Dataset items:
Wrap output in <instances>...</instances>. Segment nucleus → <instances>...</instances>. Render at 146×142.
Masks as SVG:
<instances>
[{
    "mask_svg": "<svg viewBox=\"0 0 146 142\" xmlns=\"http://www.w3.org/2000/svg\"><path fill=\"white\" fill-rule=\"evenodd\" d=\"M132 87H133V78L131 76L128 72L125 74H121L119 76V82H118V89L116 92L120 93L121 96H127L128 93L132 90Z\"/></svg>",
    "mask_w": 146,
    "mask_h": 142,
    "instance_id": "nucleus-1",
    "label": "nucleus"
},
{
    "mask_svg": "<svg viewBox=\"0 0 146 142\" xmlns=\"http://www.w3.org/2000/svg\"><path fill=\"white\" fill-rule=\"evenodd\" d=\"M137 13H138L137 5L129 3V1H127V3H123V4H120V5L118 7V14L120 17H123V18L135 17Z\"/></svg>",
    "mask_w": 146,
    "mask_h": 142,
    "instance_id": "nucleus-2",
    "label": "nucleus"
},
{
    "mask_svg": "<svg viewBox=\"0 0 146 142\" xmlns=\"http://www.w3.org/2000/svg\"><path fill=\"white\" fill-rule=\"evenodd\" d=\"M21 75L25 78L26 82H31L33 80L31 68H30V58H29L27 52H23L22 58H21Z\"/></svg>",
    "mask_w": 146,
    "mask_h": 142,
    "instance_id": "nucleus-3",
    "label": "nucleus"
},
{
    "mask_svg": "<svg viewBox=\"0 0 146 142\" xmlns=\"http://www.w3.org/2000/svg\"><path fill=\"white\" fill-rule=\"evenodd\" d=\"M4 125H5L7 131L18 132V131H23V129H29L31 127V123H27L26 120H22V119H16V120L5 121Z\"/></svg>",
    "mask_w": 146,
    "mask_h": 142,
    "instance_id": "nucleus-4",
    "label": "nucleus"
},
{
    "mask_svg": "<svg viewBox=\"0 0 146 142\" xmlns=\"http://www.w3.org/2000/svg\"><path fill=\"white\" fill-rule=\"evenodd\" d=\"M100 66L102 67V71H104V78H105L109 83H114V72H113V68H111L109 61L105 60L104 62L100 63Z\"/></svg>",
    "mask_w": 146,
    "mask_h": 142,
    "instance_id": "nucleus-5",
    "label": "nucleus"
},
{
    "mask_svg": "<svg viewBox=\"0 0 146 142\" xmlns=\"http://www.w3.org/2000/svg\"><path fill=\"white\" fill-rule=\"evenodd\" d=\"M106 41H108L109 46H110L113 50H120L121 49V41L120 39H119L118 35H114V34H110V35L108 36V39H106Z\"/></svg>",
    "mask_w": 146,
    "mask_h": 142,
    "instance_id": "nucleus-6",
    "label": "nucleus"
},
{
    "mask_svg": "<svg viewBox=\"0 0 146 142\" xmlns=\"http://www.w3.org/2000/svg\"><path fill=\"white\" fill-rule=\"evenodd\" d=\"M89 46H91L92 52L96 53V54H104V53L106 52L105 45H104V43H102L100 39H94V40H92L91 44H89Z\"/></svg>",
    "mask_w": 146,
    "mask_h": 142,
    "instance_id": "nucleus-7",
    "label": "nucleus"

* **AIM OF THE EXERCISE**:
Pick out every line in the items above that contains the string "instances", and copy each one.

* **TASK RESULT**:
Wrap output in <instances>...</instances>. Segment nucleus → <instances>...</instances>. Render at 146×142.
<instances>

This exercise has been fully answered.